**Cuplikan halaman**
---+---

Resolusi
Konflik *
Saudara sekalian, bila kita berkesempatan untuk membuka-buka kamus Cassel Concise English Dictionary, kita akan menemukan definisi konflik yaitu suatu pertarungan, benturan, pergulatan ide, pertentangan kepentingan, opini-opini, nilai-nilai, perbedaan persepsi atau tujuan, pergulatan mental, penderitaan batin. Setidaknya ada lima macam konflik dalam organisasi yang bisa dilihat berdasarkan faktor penyebab. Yakni: konflik kepentingan, konflik kepemimpinan, konflik gaya, konflik kepribadian, dan konflik latar belakang. Konflik yang muncul ke permukaan bukannya datang dengan tiba-tiba, melainkan akumulasi dari meruncingnya perbedaan needs, values, positions, methods, sehingga berbeda di dalam menilai sebuah fakta. Di lingkungan kerja, konflik hampir selalu terjadi dan tidak bisa dihindari. Baik konflik antara atasan dan bawahan, maupun konflik antar individu lainnya.
Saudara sekalian, sesungguhnya ada sebagian dari kita
melihat konfilk identik dengan bencana, sebagian lagi melihat konflk merupakan
sebuah fase dari proses pendewasaan diri, team, atau organisasi. Apabila kita
melihat konflik sebagai bencana maka dalam menyelesaikan konflik tak ada
bedanya dengan kita ingin memadamkan api,
ambil air siramkan ke sumber air. Dengan cara itu konflik mungkin berakhir,
tapi jangan lupa dampaknya berupa iri, sakit hati, yang membekas seperti luka
lama yang jika ada gesekan sedikit saja akan terasa terasaa nyerinya.

---+---

**Data**

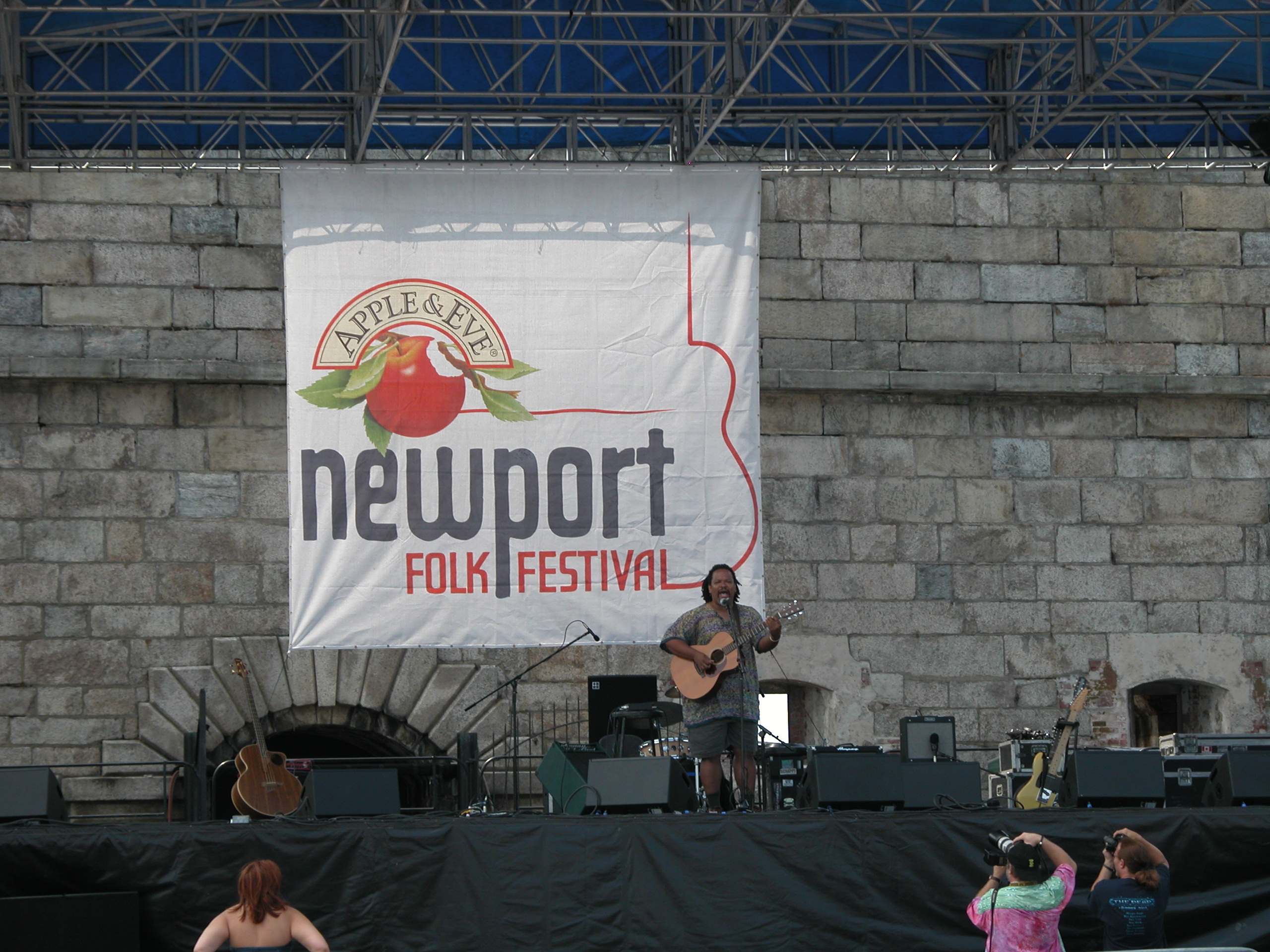 Newport Vt Winter Festival 2023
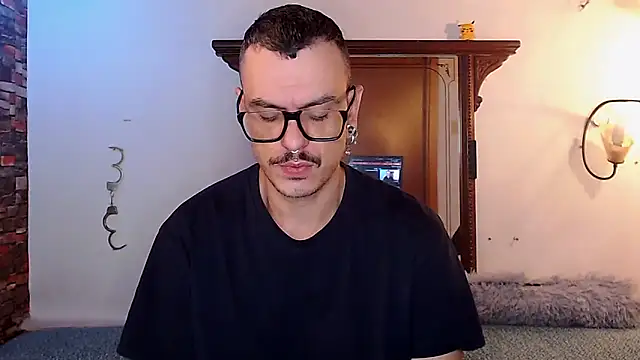 cek 186 online show from January 7, 8:17 am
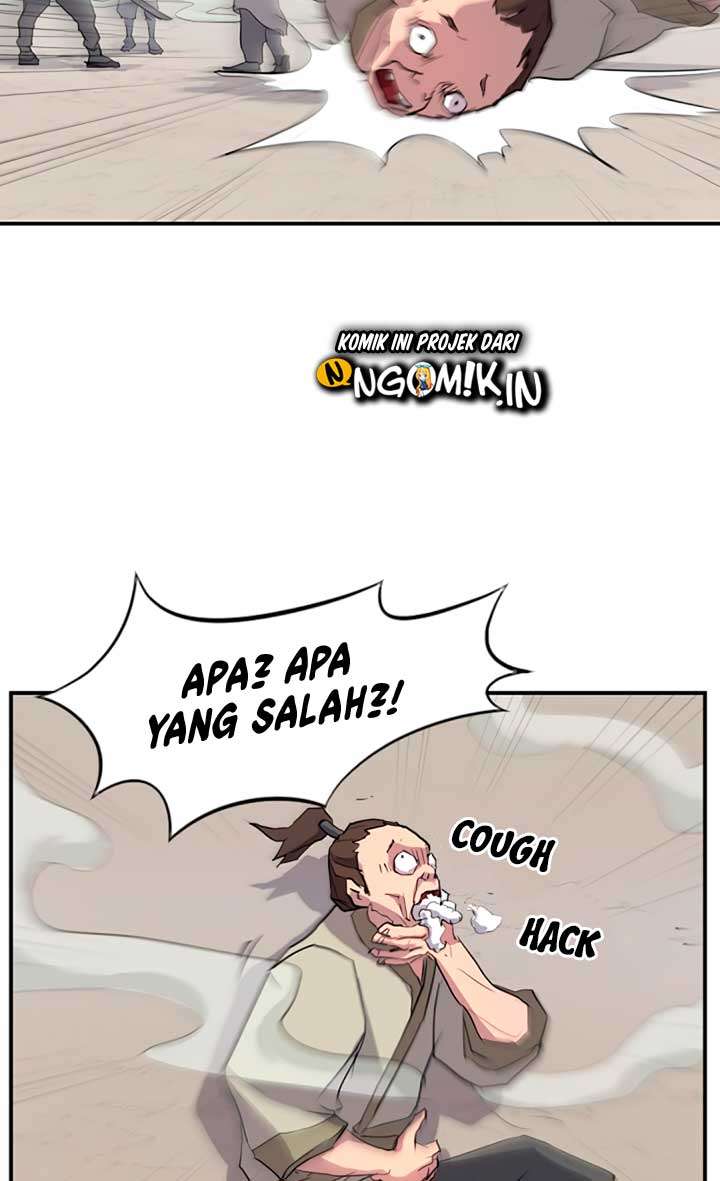 Halaman 38 dari 67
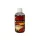 Benzár Mix Aromakoncentrát Červený Krill 250Ml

---+---

Menurut teks tentang resolusi konflik, apa saja lima macam konflik dalam organisasi jika dilihat dari faktor penyebabnya?

Konflik kepentingan, konflik kepemimpinan, konflik gaya, konflik kepribadian, dan konflik latar belakang.